Last month, Howlround published a piece by Elena Muslar entitled “Racial and Ethnic Diversity in Arts Management: An Exposé and Guide.” The article focused on Muslar’s research as part of her MFA thesis, which contained interviews that demonstrated common challenges and hang-ups the success and promotion of people of color. In her “Expose and Guide,” Muslar includes questions, suggestions, and pathways to creating opportunity and access into arts management positions.

E_E Muslar infographic

Muslar noted four common responses in her interviews to current arts managers, about why there were not more people of color in leadership positions in their organizations:

  1. “My organization does try to reach out to people of color but they don’t apply.”
  2. “I’m not really sure why we haven’t had people of color in leadership positions.”
  3. “I fear my own voice in this conversation.”
  4. “I’m not sure how to get young people of color interested in this field.”

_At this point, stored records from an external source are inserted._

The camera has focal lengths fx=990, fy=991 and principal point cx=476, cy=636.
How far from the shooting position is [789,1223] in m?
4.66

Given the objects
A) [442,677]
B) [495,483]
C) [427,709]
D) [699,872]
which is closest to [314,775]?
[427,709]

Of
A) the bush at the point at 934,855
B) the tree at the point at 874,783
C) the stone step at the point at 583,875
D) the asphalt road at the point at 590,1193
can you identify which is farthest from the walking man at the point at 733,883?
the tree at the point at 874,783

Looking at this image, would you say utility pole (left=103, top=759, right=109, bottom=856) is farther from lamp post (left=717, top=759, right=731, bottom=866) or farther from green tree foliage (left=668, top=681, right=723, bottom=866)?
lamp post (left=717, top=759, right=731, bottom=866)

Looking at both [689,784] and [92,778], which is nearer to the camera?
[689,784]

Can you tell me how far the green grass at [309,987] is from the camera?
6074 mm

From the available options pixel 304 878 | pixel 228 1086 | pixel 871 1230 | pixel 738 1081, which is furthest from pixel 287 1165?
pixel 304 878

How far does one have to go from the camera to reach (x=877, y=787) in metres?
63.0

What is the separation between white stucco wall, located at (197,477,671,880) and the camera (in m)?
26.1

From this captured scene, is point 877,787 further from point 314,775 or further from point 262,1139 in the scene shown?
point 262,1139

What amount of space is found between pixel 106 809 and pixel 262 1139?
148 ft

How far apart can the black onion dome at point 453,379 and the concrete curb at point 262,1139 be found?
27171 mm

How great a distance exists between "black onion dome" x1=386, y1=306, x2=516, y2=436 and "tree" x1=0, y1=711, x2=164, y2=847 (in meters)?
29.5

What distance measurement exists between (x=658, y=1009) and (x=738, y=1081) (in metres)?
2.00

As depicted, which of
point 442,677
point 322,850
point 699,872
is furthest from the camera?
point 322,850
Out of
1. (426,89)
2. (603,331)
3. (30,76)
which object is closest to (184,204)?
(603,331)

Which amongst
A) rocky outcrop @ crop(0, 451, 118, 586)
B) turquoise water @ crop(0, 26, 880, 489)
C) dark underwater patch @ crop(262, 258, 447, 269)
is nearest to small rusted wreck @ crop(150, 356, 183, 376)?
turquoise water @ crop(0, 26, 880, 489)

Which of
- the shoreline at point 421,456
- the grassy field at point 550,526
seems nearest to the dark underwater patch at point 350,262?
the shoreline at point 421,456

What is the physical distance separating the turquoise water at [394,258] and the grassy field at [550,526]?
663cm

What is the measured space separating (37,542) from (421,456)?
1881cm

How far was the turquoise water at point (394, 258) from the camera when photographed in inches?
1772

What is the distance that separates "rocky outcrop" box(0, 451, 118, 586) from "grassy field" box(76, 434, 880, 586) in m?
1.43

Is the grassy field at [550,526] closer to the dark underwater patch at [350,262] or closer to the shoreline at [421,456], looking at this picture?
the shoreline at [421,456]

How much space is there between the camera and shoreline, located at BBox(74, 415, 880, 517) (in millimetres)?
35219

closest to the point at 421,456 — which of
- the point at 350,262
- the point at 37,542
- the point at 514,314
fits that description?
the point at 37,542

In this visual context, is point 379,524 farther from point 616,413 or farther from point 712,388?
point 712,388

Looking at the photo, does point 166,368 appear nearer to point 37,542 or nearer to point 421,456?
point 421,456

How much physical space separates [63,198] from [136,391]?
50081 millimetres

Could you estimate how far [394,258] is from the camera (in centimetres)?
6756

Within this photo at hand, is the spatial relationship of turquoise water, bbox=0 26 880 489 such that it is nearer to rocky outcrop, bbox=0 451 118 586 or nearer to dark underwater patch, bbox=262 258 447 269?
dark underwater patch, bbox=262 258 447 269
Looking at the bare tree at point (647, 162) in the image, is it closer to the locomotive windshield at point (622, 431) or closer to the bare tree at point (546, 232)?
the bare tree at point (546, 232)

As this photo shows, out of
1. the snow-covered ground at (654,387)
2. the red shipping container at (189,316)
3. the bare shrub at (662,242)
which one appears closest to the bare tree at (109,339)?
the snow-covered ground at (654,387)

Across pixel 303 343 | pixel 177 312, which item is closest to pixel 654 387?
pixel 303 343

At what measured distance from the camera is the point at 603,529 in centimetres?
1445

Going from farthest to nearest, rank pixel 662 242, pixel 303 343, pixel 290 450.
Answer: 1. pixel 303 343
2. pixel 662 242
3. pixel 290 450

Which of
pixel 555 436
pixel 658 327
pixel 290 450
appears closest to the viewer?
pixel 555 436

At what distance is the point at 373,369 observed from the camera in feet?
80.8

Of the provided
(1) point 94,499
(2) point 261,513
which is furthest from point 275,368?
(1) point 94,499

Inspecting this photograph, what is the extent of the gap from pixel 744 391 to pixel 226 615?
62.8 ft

These answers are not surprising, and by now near commonplace. However, they are important to hear, and identify, so we can move past these fears and misconceptions. Without recognizing the hesitations, we are unable to challenge them, and consequently, leave them behind.

In all four responses, uncertainty is a common link. Responders are not sure why there is a lack of diversity in leadership, where their place is in the conversation, or how to resolve the issue. Uncertainty, here, is defeating. Rather than asking questions about how to perceive and create change, they are resolved in their inability and their unknowing.

Muslar does more than just raise these questions though, she provides answers.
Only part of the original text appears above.